[Scraped caption text data]

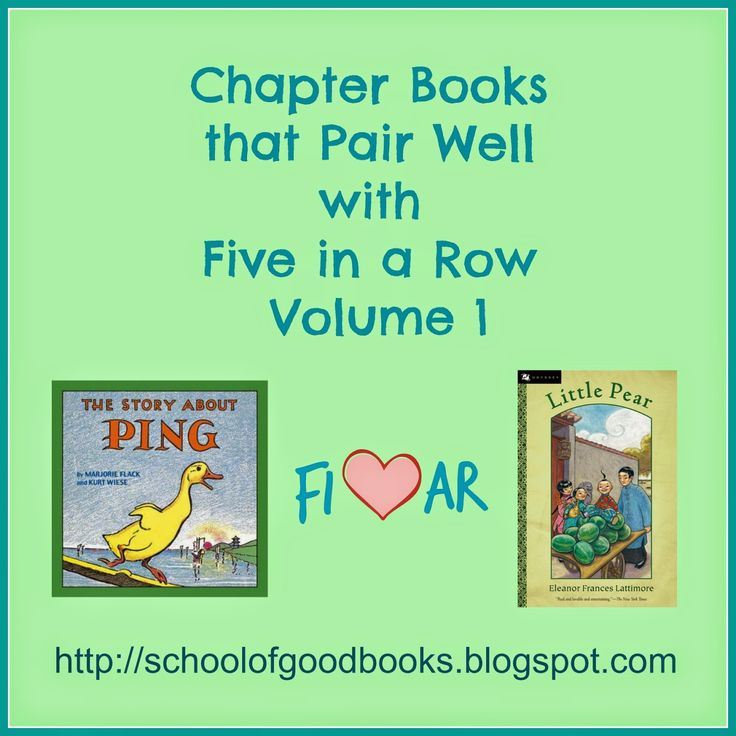 School of Good Books: Chapter Books that Pair Well with Five in A Row Vo...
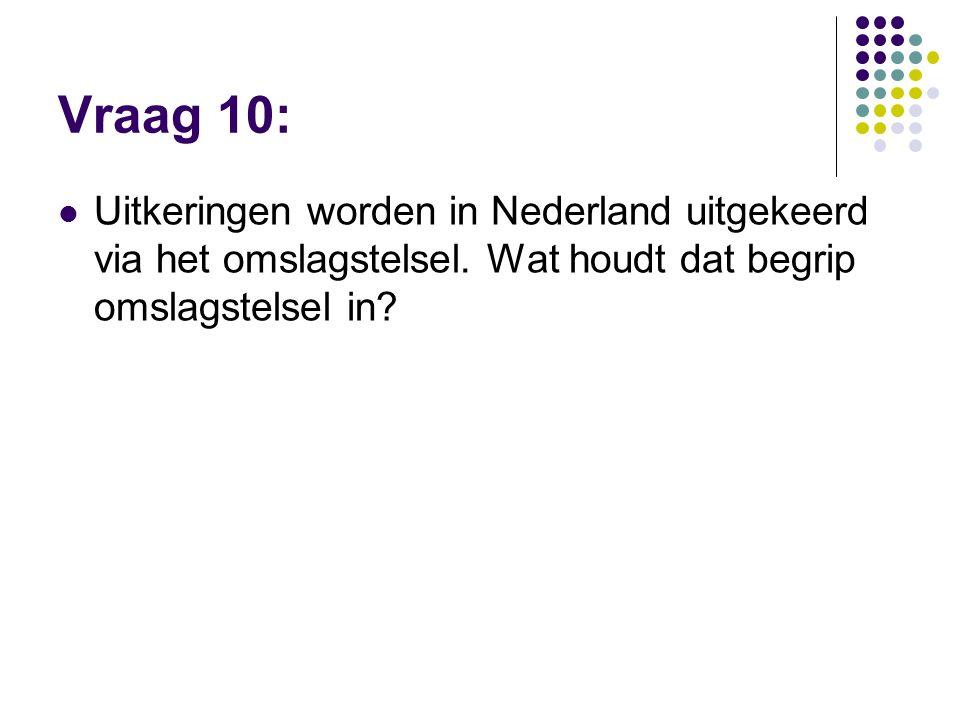 Vraag 10:  Uitkeringen worden in Nederland uitgekeerd via het omslagstelsel. Wat houdt dat begrip omslagstelsel in?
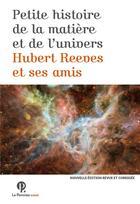 Couverture du livre « Petite histoire de la matière et de l'univers » de Collectif et Hubert Reeves aux éditions Le Pommier
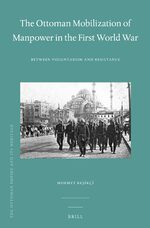 Cover The Ottoman Mobilization of Manpower in the First World War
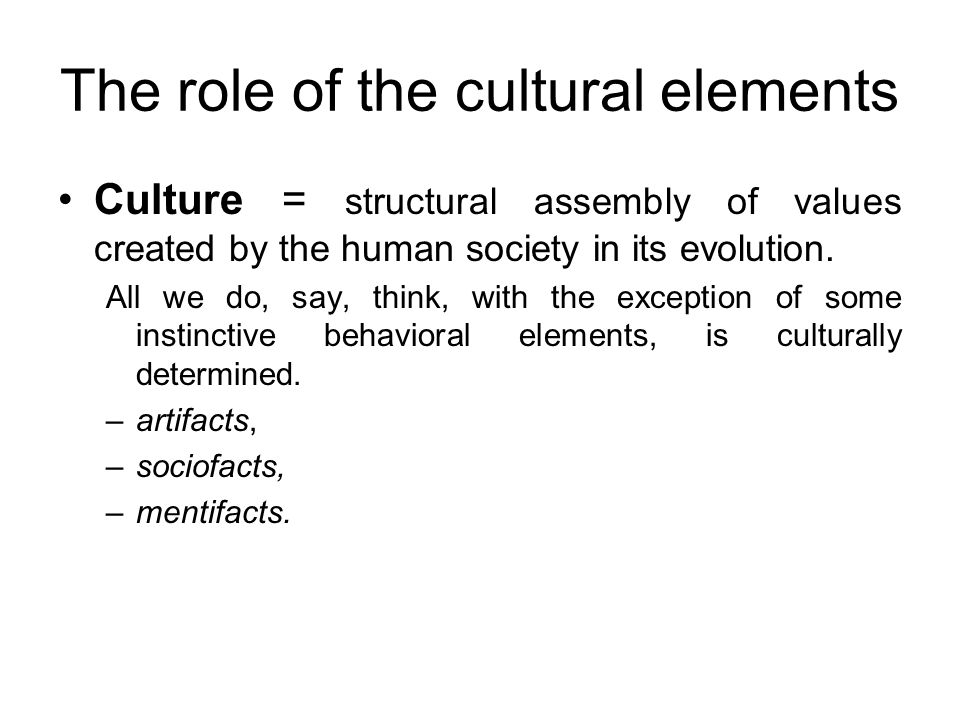 The role of the cultural elements Culture = structural assembly of values created by the human society in its evolution. All we do, say, think, with t
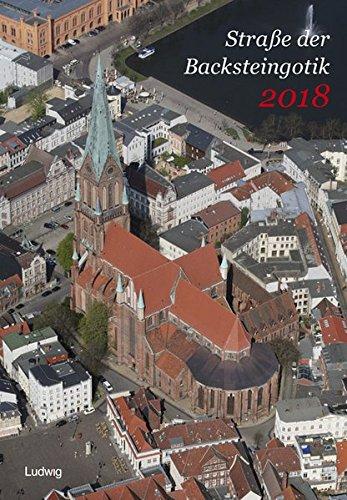 Straße der Backsteingotik 2018: Bildkalender für das Jahr 2018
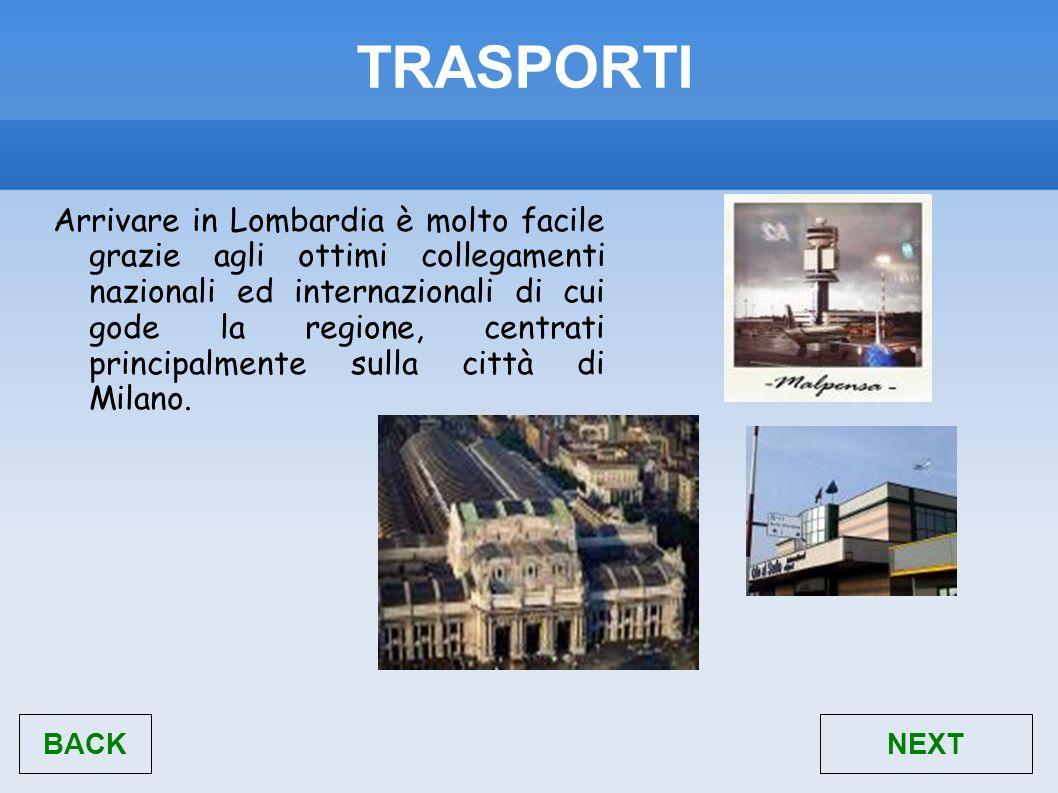 TRASPORTI Arrivare in Lombardia è molto facile grazie agli ottimi collegamenti nazionali ed internazionali di cui gode la regione, centrati principalm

TASK ITEM: Omitting all pictures, retype exactly the lines from the line containing "Couverture du livre" down to the last line above, both ends included.

RESULT OF THIS TASK:
 Couverture du livre « Petite histoire de la matière et de l'univers » de Collectif et Hubert Reeves aux éditions Le Pommier
 Cover The Ottoman Mobilization of Manpower in the First World War
 The role of the cultural elements Culture = structural assembly of values created by the human society in its evolution. All we do, say, think, with t
 Straße der Backsteingotik 2018: Bildkalender für das Jahr 2018
 TRASPORTI Arrivare in Lombardia è molto facile grazie agli ottimi collegamenti nazionali ed internazionali di cui gode la regione, centrati principalm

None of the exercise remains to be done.